Recently we had to shut down an entire datacenter for maintenance. The companys main power supply had a scheduled maintenance window of 5 hours and one of the requirements was that every single power consumer had to be shut off and disconnected.
So all VMs had been shut down, hosts were put in maintenance mode and shut down, also storages, fabrics, switches, climate control, ups – everything.
Startup with obstacles
Although we had precise shutdown and poweron procedures, there’s always a risk that something unforseen might cause trouble. In our case one of eight ESXi hosts failed to boot. It remained in a blank screen just before first ESX boot messages would appear. We’ve ruled out hardware issues with the host itself and found that the cause must be with the flash medium from which ESX boots.
Luckily we had a replacement medium with ESXi 6.0 alredy installed, but the configuration was blank. A confuguration backup of this particular host didn’t exist (note to self: ALWAYS generate config-backups, even if not touching ESXi installations!).
Normally this wouldn’t be a big issue. Just boot host with new media, apply host profile and everything would be fine. Unfortunately the customer has heterogenous hosts and special portgroups on certain hosts and no distributed vSwitches (I know, I know…).
Because we’ve put all hosts into maintenance mode, we did not evacuate VMs from the hosts. There was simply no-one left to take them. That’s the reason why all VMs on the failed host were not accessible and greyed in vCenter.
From my point of view this shouldn’t be a problem, because there were seven functional hosts left with access to shared storage. Why can’t we just migrate (the powered off) VM to a host that is alive? You can’t do this as long as the failed host is registered in the cluster. The official (and painful) procedure is to delete the failed host from the cluster, making all its VMs disappear. Then go through the datastores and add every missing VM to inventory. That’s a PITA!
The removal of the host took ages. Progress bar stopped at 100% but did not finish for a very long time.
He’s dead, Jim
Why can’t we just declare a host dead and let other hosts take over its VMs? If a host crashes during production, HA would do the same. In our case all VMs were powered off and had a clean shutdown before. So it’s the easiest thing to imagine.

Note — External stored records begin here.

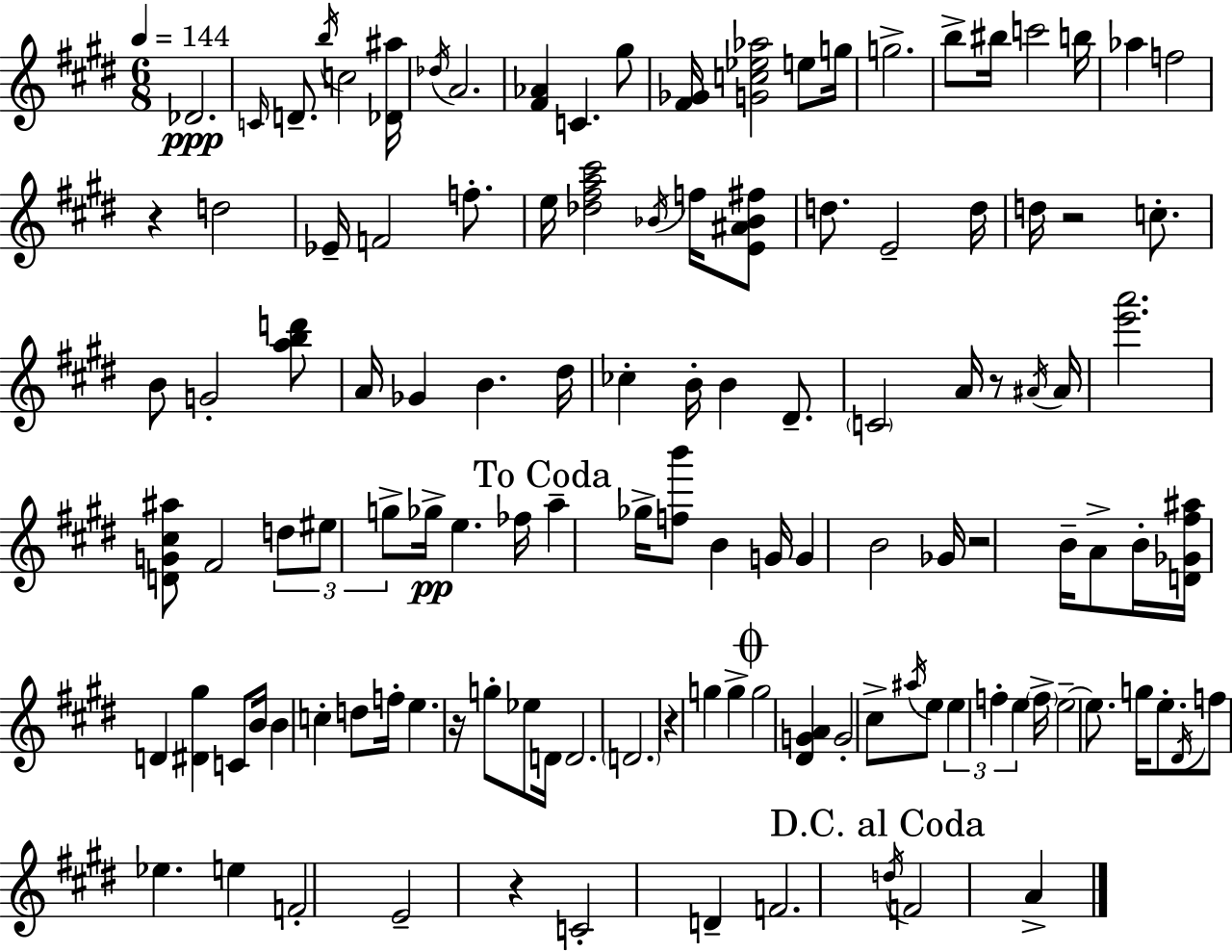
X:1
T:Untitled
M:6/8
L:1/4
K:E
_D2 C/4 D/2 b/4 c2 [_D^a]/4 _d/4 A2 [^F_A] C ^g/2 [^F_G]/4 [Gc_e_a]2 e/2 g/4 g2 b/2 ^b/4 c'2 b/4 _a f2 z d2 _E/4 F2 f/2 e/4 [_d^fa^c']2 _B/4 f/4 [E^A_B^f]/2 d/2 E2 d/4 d/4 z2 c/2 B/2 G2 [abd']/2 A/4 _G B ^d/4 _c B/4 B ^D/2 C2 A/4 z/2 ^A/4 ^A/4 [e'a']2 [DG^c^a]/2 ^F2 d/2 ^e/2 g/2 _g/4 e _f/4 a _g/4 [fb']/2 B G/4 G B2 _G/4 z2 B/4 A/2 B/4 [D_G^f^a]/4 D [^D^g] C/2 B/4 B c d/2 f/4 e z/4 g/2 _e/2 D/4 D2 D2 z g g g2 [^DGA] G2 ^c/2 ^a/4 e/2 e f e f/4 e2 e/2 g/4 e/2 ^D/4 f/2 _e e F2 E2 z C2 D F2 d/4 F2 A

During VMworld Europe I’ve been talking to some VMware designers and product managers. I got an insight into cool future features of vCenter, VUM, vSphere-Client and others (sorry, no details here – NDA). I was asked about my opinion about these new features and desigs. But I didn’t think about such a simple function that would make working with vSphere Clusters much more comfortable.
Maybe I’ve missed an obvious feature. If that’s the case, please let me know. I will happily blog about it.

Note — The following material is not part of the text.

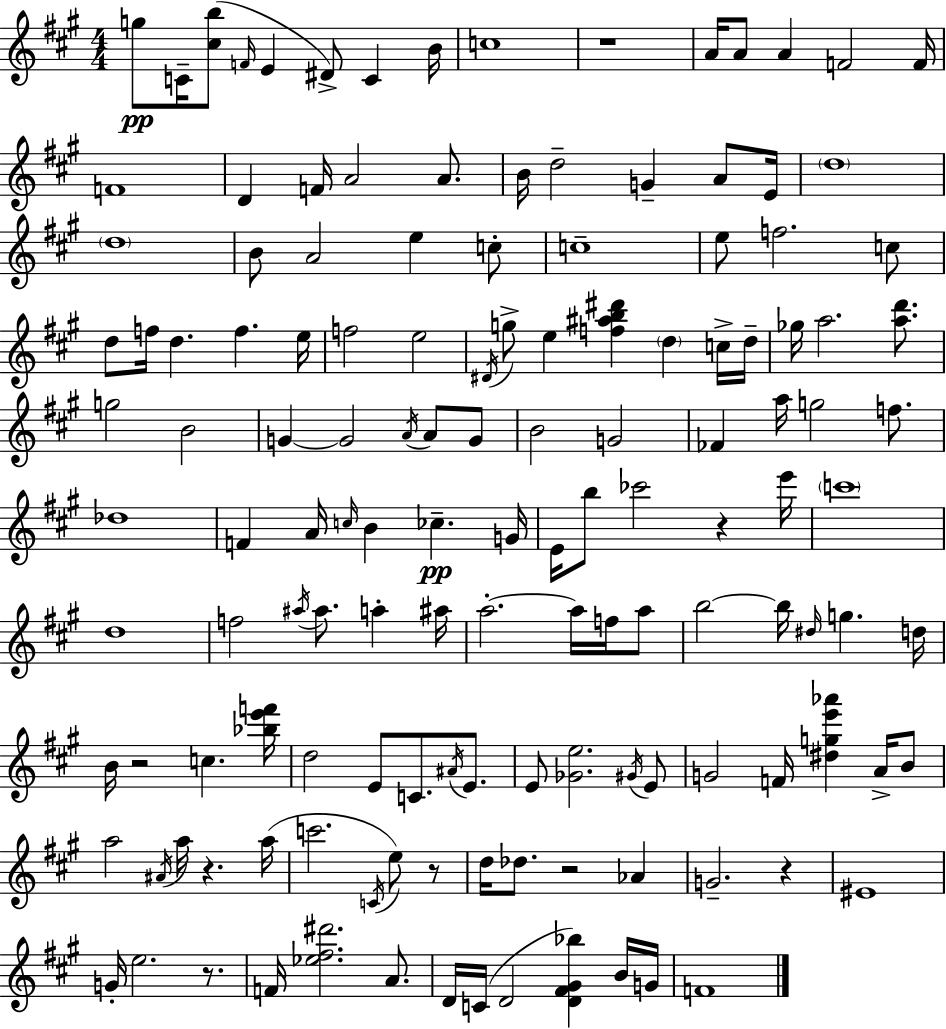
G5/e C4/s [C#5,B5]/e F4/s E4/q D#4/e C4/q B4/s C5/w R/w A4/s A4/e A4/q F4/h F4/s F4/w D4/q F4/s A4/h A4/e. B4/s D5/h G4/q A4/e E4/s D5/w D5/w B4/e A4/h E5/q C5/e C5/w E5/e F5/h. C5/e D5/e F5/s D5/q. F5/q. E5/s F5/h E5/h D#4/s G5/e E5/q [F5,A#5,B5,D#6]/q D5/q C5/s D5/s Gb5/s A5/h. [A5,D6]/e. G5/h B4/h G4/q G4/h A4/s A4/e G4/e B4/h G4/h FES4/q A5/s G5/h F5/e. Db5/w F4/q A4/s C5/s B4/q CES5/q. G4/s E4/s B5/e CES6/h R/q E6/s C6/w D5/w F5/h A#5/s A#5/e. A5/q A#5/s A5/h. A5/s F5/s A5/e B5/h B5/s D#5/s G5/q. D5/s B4/s R/h C5/q. [Bb5,E6,F6]/s D5/h E4/e C4/e. A#4/s E4/e. E4/e [Gb4,E5]/h. G#4/s E4/e G4/h F4/s [D#5,G5,E6,Ab6]/q A4/s B4/e A5/h A#4/s A5/s R/q. A5/s C6/h. C4/s E5/e R/e D5/s Db5/e. R/h Ab4/q G4/h. R/q EIS4/w G4/s E5/h. R/e. F4/s [Eb5,F#5,D#6]/h. A4/e. D4/s C4/s D4/h [D4,F#4,G#4,Bb5]/q B4/s G4/s F4/w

If someone of VMware who’s in charge with vCenter or ESXi would get in touch with me, I’d be more than happy. Just drop me an email or contact me on Twitter.

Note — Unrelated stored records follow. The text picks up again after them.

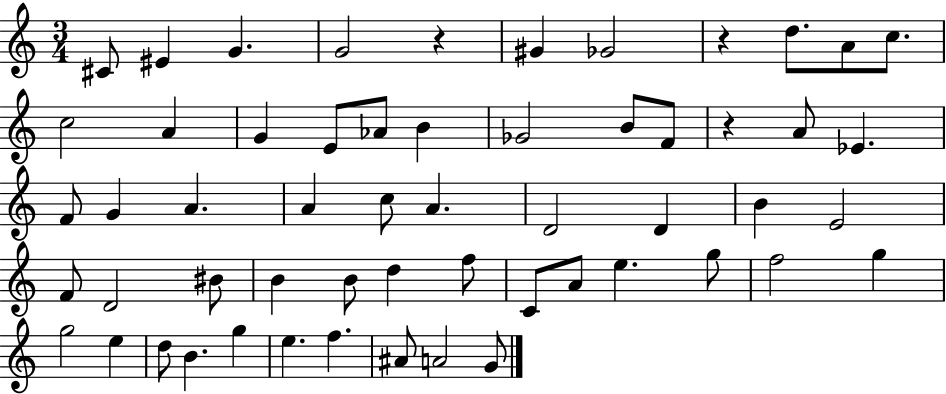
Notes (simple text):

C#4/e EIS4/q G4/q. G4/h R/q G#4/q Gb4/h R/q D5/e. A4/e C5/e. C5/h A4/q G4/q E4/e Ab4/e B4/q Gb4/h B4/e F4/e R/q A4/e Eb4/q. F4/e G4/q A4/q. A4/q C5/e A4/q. D4/h D4/q B4/q E4/h F4/e D4/h BIS4/e B4/q B4/e D5/q F5/e C4/e A4/e E5/q. G5/e F5/h G5/q G5/h E5/q D5/e B4/q. G5/q E5/q. F5/q. A#4/e A4/h G4/e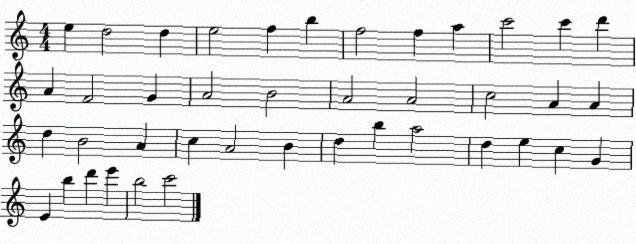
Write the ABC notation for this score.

X:1
T:Untitled
M:4/4
L:1/4
K:C
e d2 d e2 f b f2 f a c'2 c' d' A F2 G A2 B2 A2 A2 c2 A A d B2 A c A2 B d b a2 d e c G E b d' e' b2 c'2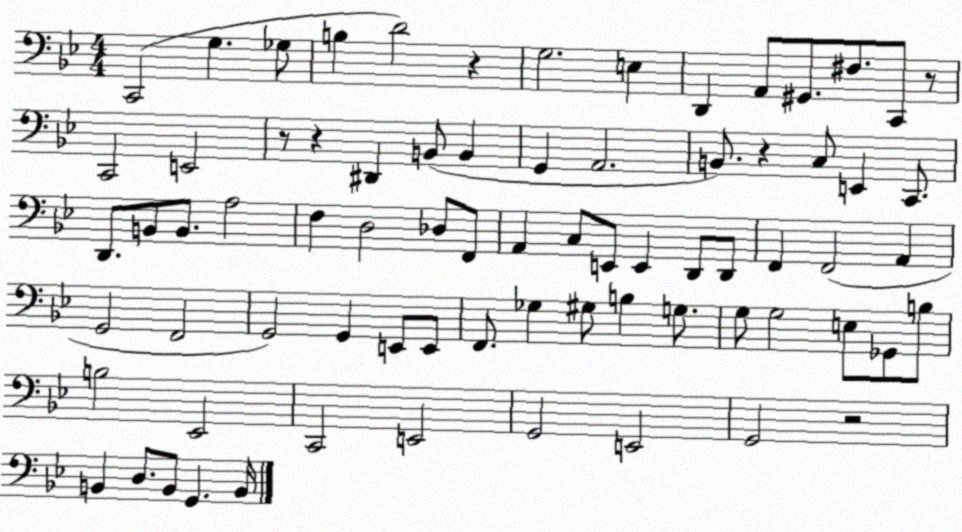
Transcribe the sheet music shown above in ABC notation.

X:1
T:Untitled
M:4/4
L:1/4
K:Bb
C,,2 G, _G,/2 B, D2 z G,2 E, D,, A,,/2 ^G,,/2 ^F,/2 C,,/2 z/2 C,,2 E,,2 z/2 z ^D,, B,,/2 B,, G,, A,,2 B,,/2 z C,/2 E,, C,,/2 D,,/2 B,,/2 B,,/2 A,2 F, D,2 _D,/2 F,,/2 A,, C,/2 E,,/2 E,, D,,/2 D,,/2 F,, F,,2 A,, G,,2 F,,2 G,,2 G,, E,,/2 E,,/2 F,,/2 _G, ^G,/2 B, G,/2 G,/2 G,2 E,/2 _G,,/2 B,/2 B,2 _E,,2 C,,2 E,,2 G,,2 E,,2 G,,2 z2 B,, D,/2 B,,/2 G,, B,,/4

I must say that I’m really impressed by VMware’s response on that issue. Soon after I’ve published this post and twittered about it, Dennis Lu, VMware product manager for the H5Client got in touch with me on twitter.
Missing @VMwarevSphere feature: how to declare a host dead. https://t.co/AoWKvissqf #blogtober #vexpert #VMTN @VMwareDesign
— Michael Schröder (@microlytix) October 15, 2017
Interesting, pretty odd situation with a hard recovery path (registering VMs). Can you DM me your email, I can loop in some other PMs too
— Dennis Lu (@dennisgoblu) October 16, 2017
2 Replies to “How to declare an ESXi host dead”
I just forwarded your issue and suggestion to the HA team. The problem of course is the following:
1. as you power off VMs manually, HA assumes there’s no need to restart
2. as the host hasn’t returned to the cluster, the cluster assumes it is still coming back.
I agree having an option to manually say: Host X is not returning for duty would be welcome. Potentially with two options: reregister VMs / Reregister and Restart VMs.
I see that HA in this case isn’t responsible. HA wasn’t activated and all hosts were in maintenance mode. So a restart wasn’t expected. But re-registering VMs to a different host would have saved our day.
I was surprised by the fact that removal of the host took so long. Timeout?
Thanks for forwarding this to the HA team. I’m curious.